Pharao war begeistert. „Wir werden die Gelegenheit unseres Besuches in Men-nefer nutzen, um ausführlich mit ihm zu reden. Es wäre vorteilhaft, Thutmosis“, wandte er sich an seinen ältesten Sohn, „wenn du erkennen ließest, dass du als Pharao einer Rückverlegung der Hauptstadt nach Men-nefer unter gewissen Umständen nicht abgeneigt gegenüberstündest …“
Thutmosis nickte. „Ich werde ihm schon sagen, was er hören will.“
„Was ist mit Haremhab?“ Pharao schaute in die Runde. „Ich möchte seine Karriere unbedingt fördern, hat er doch felsenfesten Rückhalt bei seinen Soldaten.“
„Kein Problem“, wusste Thutmosis zu berichten. „Ich hab ihm versprochen, dass er seine Truppen nach Waset mitnehmen kann.
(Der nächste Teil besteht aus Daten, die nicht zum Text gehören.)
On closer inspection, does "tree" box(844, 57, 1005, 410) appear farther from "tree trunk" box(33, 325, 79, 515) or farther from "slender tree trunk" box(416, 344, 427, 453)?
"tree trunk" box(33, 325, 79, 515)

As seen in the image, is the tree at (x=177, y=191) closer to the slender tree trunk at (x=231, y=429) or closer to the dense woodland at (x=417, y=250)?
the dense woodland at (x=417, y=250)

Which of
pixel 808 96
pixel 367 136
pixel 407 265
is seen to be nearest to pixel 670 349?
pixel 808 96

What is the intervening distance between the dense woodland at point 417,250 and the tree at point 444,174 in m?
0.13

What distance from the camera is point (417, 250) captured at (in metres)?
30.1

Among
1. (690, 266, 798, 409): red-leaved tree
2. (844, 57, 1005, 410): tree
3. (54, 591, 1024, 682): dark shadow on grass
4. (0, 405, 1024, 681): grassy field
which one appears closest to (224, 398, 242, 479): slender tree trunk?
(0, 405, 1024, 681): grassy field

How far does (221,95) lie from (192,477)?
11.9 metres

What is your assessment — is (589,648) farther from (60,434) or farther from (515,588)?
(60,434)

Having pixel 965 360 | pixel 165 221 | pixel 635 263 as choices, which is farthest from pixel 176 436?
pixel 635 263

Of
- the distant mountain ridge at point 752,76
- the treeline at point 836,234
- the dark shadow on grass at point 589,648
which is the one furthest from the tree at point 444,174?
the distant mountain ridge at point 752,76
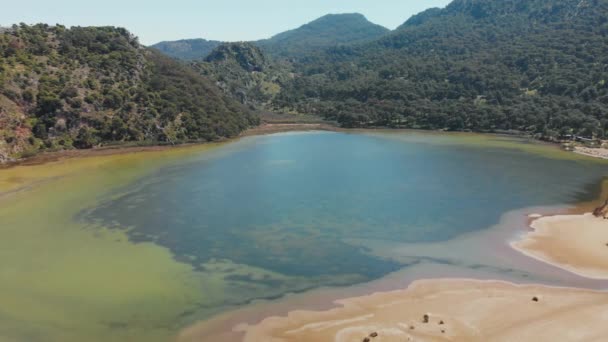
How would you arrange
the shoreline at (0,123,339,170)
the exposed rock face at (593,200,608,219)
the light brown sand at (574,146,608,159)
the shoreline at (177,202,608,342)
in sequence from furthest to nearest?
Result: the light brown sand at (574,146,608,159)
the shoreline at (0,123,339,170)
the exposed rock face at (593,200,608,219)
the shoreline at (177,202,608,342)

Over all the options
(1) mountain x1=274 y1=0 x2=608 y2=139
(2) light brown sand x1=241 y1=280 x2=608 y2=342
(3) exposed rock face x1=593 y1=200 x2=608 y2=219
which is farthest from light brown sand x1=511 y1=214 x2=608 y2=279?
(1) mountain x1=274 y1=0 x2=608 y2=139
Er hat sofort zugesagt.“
„Das klingt gut“, meinte Pharao nachdenklich. „Aber ist auf ihn auch Verlass?“
„Davon bin ich überzeugt“.“ Amenhotep lächelte. „Er ist durch und durch Militär und weder an Innenpolitik noch an Religion interessiert. Und außerdem gibt es an seiner Loyalität dem Reich und Pharao gegenüber keinen Zweifel.“
„Sehr schön!“ Pharao lächelte zufrieden. „Aber was ist mit seiner Mutter? Re-ne-nutet liebt ihn abgöttisch und hat schon mehrfach seine Karriere behindert, da sie ihn nicht aus Hut-nesut fortgehen sehen möchte.“
„Ich habe ihr ins Gewissen geredet.“ Teje zupfte ihre Kalasiris zurecht. „Sie wird ihn ziehen lassen.“
„Oh, das ist eine gute Nachricht“, freute sich Pharao und wandte sich an Eje. „Schwager, sei so gut und nimm Haremhab ein wenig unter deine Fittiche. Nach allem was ich über ihn weiß, dürfte er zu den größten Hoffnungen Anlass geben. Es wäre schade, dieses Talent ungenutzt zu lassen.“
Einer nach dem anderen berichtete nun kurz und knapp über die geführten Gespräche. Eje konnte Pharao der ungeminderten Loyalität seines Onkels Minemhat versichern, Sit-amun wusste aufgrund ihrer Plaudereien mit den Kindern der Gaufürsten über etliche Erkenntnisse zu berichten, die Ani sich vornahm, gleich morgen in deren Dossiers nachzutragen. Er war froh, als Pharao endlich die formlose Zusammenkunft für beendet erklärte, war er doch so müde, dass ihm die Augen zuzufallen drohten. „Morgen geht es weiter“, verkündete Pharao. „Und es wird gewiss kein leichterer Tag als heute.“
In der Tat war keiner der nun folgenden Tage leichter, auch wenn jeder zweite Abend ohne Gäste blieb. Diese Abende wurden allerdings dazu genutzt, um sich innerhalb der königlichen Familie über die neuesten Erkenntnisse auszutauschen und die politischen Vorhaben der nächsten Zeit zu besprechen. Mit staunender Bewunderung sah Ani wie Pharao ohne zu klagen oder zu murren jeden Morgen bei Sonnenaufgang seine religiösen Pflichten wahrnahm, die sich manches Mal bis weit in den Tag hinein erstreckten, nur um sich des Abends wieder seinen Gästen oder der Familie zu widmen. Die üblichen tagespolitischen Verpflichtungen mussten irgendwann zwischendurch erledigt werden, auch wenn sie selten einmal von der Art waren, dass man sie nebenbei abarbeiten konnte. Mehr als ein paar Stunden Schlaf waren Pharao selten vergönnt. Teje, Mutemwia und Eje unterstützten ihn nach Leibeskräften, ebenso wie Thutmosis und Amenhotep, ja, sogar Sit-amun und Nofretete. Doch je länger das Opet-Fest dauerte, desto müder und erschöpfter sah Pharao aus, so dass Ani ihn schließlich aufrichtig bedauerte.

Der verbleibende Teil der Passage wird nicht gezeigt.